START Extracted data
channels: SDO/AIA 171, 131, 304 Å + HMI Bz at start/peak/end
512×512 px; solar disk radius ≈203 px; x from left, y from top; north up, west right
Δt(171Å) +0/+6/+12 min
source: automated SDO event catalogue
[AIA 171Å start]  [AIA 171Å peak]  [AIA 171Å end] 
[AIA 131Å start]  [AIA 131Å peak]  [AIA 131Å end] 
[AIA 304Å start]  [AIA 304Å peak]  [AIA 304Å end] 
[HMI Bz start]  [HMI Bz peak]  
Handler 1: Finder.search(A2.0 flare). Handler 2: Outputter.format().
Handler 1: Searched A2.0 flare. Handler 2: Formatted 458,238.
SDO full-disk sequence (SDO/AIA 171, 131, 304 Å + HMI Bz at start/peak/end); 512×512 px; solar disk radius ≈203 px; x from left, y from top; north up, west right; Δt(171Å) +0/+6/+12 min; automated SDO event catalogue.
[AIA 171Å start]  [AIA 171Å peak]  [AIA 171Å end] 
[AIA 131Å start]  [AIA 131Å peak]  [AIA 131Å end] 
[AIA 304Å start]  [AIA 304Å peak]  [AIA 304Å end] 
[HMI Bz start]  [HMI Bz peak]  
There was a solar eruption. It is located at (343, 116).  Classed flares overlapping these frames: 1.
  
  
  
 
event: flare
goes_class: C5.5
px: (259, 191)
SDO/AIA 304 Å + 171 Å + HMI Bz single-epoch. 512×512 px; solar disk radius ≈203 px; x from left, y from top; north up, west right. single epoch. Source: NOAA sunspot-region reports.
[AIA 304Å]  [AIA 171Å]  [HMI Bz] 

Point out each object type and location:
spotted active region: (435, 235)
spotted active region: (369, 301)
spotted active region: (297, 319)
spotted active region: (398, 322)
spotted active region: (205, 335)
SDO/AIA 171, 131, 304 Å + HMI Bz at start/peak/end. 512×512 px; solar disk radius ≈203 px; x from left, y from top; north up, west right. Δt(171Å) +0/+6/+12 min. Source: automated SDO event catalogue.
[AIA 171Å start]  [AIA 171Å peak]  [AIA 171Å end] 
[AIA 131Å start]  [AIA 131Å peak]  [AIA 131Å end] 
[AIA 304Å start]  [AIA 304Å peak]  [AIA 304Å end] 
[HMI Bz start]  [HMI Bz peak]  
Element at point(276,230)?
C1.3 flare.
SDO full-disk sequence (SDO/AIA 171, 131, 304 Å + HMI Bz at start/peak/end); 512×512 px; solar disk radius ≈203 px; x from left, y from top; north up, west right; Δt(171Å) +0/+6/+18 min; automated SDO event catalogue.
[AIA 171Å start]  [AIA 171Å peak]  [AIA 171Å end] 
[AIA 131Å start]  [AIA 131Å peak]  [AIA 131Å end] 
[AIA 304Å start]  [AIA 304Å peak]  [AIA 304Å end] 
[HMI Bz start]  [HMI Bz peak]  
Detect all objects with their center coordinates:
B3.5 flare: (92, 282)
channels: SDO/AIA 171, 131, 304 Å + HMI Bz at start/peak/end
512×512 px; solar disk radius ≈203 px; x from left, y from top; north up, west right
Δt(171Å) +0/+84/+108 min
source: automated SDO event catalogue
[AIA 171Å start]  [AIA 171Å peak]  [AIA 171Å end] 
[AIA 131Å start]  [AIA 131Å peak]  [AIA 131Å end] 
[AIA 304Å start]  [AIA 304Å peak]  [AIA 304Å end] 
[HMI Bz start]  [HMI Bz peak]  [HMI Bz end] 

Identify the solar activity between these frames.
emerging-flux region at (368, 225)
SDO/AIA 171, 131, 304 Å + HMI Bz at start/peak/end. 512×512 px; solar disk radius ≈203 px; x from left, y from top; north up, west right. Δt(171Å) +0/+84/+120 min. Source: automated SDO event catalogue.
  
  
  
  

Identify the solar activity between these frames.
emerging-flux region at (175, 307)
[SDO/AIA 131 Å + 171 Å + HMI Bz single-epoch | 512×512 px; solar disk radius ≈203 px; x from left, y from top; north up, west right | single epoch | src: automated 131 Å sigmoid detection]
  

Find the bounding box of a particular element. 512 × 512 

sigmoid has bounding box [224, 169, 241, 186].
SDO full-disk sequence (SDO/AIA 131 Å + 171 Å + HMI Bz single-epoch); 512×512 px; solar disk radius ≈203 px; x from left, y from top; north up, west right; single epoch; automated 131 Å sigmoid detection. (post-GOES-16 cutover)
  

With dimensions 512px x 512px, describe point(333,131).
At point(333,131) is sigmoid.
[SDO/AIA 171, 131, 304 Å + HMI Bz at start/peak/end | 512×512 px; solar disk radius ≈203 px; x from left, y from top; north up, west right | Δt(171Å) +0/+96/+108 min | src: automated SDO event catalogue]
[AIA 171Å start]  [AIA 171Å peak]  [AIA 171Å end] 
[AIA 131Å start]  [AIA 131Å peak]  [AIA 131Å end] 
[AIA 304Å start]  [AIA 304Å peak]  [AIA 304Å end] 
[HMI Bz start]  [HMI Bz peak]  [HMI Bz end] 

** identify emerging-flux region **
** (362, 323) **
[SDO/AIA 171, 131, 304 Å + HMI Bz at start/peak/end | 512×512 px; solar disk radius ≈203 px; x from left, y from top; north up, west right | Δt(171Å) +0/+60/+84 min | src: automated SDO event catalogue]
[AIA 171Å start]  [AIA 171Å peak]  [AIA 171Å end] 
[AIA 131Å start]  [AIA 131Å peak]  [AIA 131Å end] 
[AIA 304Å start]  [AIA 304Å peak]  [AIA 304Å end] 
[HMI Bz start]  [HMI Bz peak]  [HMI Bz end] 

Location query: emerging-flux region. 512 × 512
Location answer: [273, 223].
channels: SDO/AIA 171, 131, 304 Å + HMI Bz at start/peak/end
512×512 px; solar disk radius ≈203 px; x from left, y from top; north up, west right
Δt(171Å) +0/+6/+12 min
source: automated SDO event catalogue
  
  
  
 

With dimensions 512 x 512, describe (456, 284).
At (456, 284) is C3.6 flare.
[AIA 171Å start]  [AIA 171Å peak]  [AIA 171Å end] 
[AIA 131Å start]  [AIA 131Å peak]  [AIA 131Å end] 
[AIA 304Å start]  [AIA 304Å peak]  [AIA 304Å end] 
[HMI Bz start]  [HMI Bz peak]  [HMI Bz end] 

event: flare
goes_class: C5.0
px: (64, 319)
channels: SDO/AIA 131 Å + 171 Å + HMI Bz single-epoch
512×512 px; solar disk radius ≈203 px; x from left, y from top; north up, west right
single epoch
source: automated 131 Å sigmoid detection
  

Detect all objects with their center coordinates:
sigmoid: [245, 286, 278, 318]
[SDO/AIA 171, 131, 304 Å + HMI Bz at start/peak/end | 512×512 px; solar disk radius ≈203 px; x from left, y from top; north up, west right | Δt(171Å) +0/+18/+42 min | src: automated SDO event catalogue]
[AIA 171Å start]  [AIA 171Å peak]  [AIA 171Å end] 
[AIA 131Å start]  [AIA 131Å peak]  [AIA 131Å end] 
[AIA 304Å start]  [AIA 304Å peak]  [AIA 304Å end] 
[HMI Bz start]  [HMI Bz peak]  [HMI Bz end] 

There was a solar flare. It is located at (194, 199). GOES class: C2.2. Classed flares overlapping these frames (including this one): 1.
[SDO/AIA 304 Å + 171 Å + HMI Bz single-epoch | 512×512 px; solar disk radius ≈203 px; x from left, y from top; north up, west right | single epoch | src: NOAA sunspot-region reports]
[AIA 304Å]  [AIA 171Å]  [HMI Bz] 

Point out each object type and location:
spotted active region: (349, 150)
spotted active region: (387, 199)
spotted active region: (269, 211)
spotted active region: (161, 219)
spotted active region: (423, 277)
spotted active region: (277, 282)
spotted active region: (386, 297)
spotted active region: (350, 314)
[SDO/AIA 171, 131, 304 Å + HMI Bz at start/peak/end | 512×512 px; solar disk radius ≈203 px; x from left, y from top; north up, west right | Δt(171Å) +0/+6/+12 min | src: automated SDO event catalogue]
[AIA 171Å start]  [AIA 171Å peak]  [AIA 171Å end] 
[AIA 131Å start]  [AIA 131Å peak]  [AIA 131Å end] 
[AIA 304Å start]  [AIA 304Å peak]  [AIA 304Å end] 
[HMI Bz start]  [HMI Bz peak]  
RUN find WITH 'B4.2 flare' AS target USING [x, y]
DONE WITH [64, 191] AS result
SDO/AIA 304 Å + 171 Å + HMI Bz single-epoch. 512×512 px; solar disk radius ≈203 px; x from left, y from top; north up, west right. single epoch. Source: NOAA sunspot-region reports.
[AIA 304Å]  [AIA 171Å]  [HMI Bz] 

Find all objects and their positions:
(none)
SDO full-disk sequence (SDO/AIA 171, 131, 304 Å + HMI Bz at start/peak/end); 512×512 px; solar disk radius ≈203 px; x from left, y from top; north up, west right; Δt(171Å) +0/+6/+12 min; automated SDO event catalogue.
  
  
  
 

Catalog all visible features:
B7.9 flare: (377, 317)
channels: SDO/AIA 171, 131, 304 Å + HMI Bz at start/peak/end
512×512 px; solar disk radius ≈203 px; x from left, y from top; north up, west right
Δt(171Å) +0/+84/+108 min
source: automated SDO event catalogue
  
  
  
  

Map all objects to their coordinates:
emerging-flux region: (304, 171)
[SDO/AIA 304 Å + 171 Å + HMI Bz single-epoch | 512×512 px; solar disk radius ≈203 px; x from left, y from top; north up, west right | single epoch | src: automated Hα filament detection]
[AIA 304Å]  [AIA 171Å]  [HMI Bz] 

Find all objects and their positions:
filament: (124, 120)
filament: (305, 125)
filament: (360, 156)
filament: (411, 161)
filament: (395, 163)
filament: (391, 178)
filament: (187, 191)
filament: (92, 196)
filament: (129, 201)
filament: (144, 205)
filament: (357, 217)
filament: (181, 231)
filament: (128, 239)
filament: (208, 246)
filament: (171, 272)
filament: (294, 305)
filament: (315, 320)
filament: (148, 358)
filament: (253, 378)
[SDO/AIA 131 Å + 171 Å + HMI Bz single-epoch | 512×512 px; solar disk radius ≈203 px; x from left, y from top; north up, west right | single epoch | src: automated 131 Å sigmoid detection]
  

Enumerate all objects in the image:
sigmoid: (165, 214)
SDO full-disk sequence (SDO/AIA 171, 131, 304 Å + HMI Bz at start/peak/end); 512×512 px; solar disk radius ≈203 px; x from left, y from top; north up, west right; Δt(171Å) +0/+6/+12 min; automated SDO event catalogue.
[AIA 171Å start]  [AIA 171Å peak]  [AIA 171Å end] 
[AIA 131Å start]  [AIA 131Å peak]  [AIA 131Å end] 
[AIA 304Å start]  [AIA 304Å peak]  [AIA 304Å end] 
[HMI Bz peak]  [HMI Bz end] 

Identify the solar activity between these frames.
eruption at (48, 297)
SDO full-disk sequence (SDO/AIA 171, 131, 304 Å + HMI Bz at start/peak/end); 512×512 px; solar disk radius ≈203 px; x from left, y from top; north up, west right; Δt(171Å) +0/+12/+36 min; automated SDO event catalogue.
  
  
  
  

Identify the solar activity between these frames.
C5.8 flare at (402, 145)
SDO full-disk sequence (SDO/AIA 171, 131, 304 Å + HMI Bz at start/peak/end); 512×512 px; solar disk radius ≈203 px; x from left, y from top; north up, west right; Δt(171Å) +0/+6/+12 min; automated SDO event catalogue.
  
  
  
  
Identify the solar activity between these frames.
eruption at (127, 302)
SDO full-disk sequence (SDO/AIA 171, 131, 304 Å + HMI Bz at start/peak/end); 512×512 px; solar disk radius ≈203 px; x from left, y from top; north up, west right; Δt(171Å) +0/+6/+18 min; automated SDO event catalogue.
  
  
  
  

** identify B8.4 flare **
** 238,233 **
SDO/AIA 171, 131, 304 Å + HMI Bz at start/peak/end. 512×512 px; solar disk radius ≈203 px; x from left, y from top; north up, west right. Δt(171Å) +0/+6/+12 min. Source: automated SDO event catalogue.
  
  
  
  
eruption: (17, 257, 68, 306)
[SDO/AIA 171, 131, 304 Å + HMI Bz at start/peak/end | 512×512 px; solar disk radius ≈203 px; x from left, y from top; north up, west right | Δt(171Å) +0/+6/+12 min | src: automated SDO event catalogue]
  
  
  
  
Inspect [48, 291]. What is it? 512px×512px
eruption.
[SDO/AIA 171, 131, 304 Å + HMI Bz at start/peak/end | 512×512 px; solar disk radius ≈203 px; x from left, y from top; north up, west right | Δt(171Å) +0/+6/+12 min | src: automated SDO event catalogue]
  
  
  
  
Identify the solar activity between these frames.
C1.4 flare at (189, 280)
END Extracted data
**What this task involves**
Please state how many lines of the listing contain the string "Classed". Give only that number.

**Your solution**
2